Axel Le Pennec Jun 17

@drewmccormack have you tried to use GenerationOptions(sampling: .greedy)?

https://developer.apple.com/documentation/foundationmodels/generationoptions/samplingmode/greedy

greedy | Apple Developer Documentation

A sampling mode that always chooses the most likely token.

Apple Developer Documentation

Drew McCormack Jun 17

@alpennec I’ll look into it. What is the difference between this and a low temperature?

Axel Le Pennec Jun 17

@drewmccormack I havent touched enough to know unfortunately.

Brandon Horst Jun 17

@alpennec @drewmccormack AFAIK it’s exactly the same as 0 temperature. It does make things deterministic (within any given model) but it will make certain use cases really boring.

Drew McCormack Jun 17

@brandonhorst @alpennec And I assume it doesn’t guarantee that it will be any more “right”, correct? Or is the zero temp solution the most likely to be right? I guess it is.

Brandon Horst Jun 17

@drewmccormack @alpennec It’ll be more “probable” haha. “Right” is in the eye of the beholder with these sorts of things

Drew McCormack Jun 17

@brandonhorst @alpennec In my case, it should just do the logical thing. Given my use case is mostly search and automation, a low temp probably makes sense. Personality is not very important here.

Axel Le Pennec Jun 17

@drewmccormack @brandonhorst the question is can we always get the same result between sessions? Is it stable?

Brandon Horst Jun 17

@alpennec @drewmccormack Yes, that is definitely true, until they update the model itself https://developer.apple.com/videos/play/wwdc2025/301?time=380

Deep dive into the Foundation Models framework - WWDC25 - Videos - Apple Developer

Level up with the Foundation Models framework. Learn how guided generation works under the hood, and use guides, regexes, and generation...

Apple Developer

Axel Le Pennec Jun 17

@brandonhorst @drewmccormack so if I provide the same input between multiple app launches, the result provided will be the same?

Brandon Horst Jun 17

@alpennec @drewmccormack IIUS yes

Axel Le Pennec Jun 17

@brandonhorst @drewmccormack what does "IIUS" stands for please?

Brandon Horst Jun 17

@alpennec @drewmccormack Lol I meant to say “IIUC”, if I understand correctly, sorry

Axel Le Pennec Jun 18

@brandonhorst @drewmccormack it seems the session needs to be in the same state. Does that mean a fresh new session with the same instructions only can provide the same output?

Drew McCormack Jun 18

@alpennec @brandonhorst My understanding is that it will be deterministic based on the whole conversation. So a particular set of prompts will lead to the same response.

Axel Le Pennec Jun 18

@drewmccormack @brandonhorst even if the responses to the same prompts differ?

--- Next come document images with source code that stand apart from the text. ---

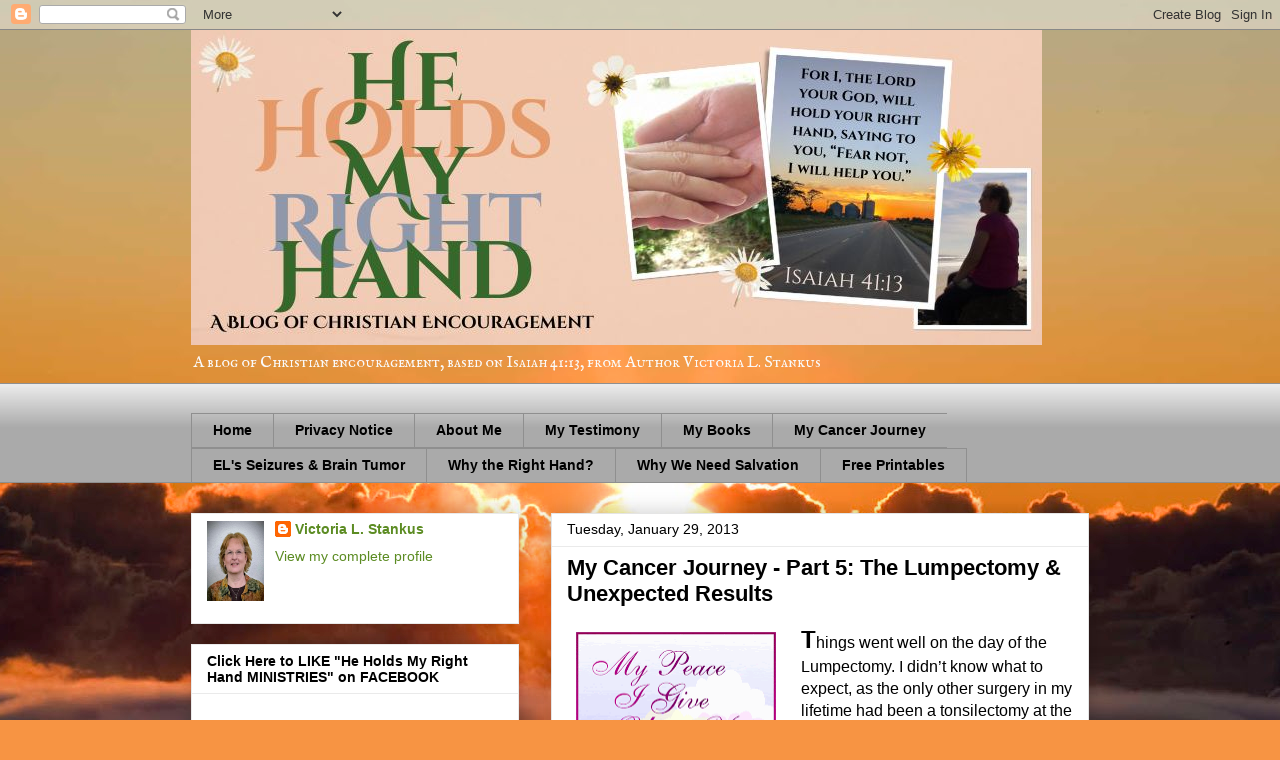

--- FILE ---
content_type: text/plain
request_url: https://www.google-analytics.com/j/collect?v=1&_v=j102&a=481809714&t=pageview&_s=1&dl=https%3A%2F%2Fwww.heholdsmyrighthand.com%2F2013%2F01%2Fmy-cancer-journey-part-5-lumpectomy.html&ul=en-us%40posix&dt=He%20Holds%20My%20Right%20Hand%3A%20My%20Cancer%20Journey%20-%20Part%205%3A%20The%20Lumpectomy%20%26%20Unexpected%20Results&sr=1280x720&vp=1280x720&_u=IEBAAEABAAAAACAAI~&jid=341404058&gjid=1158939035&cid=1240913878.1769005708&tid=UA-20266006-1&_gid=1275495962.1769005708&_r=1&_slc=1&z=1347081859
body_size: -453
content:
2,cG-J8F76LHZ9Z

This would mean the session transcript could contain the same instructions and the same prompts but different responses.

Drew McCormack Jun 18

@alpennec @brandonhorst The responses are also part of the history. If you start a chain with a specific prompt, and continue exactly as last time, you should get the same responses each time in the .greedy case. (Although, I have a feeling temperature would have to be 0, because that might relate to a different part of the LLM.)

Axel Le Pennec Jun 18

@drewmccormack yes, as responses are part of the transcript, they would all need to be .greedy to get a stable session state. If one is not .greedy, then it breaks all the session I guess.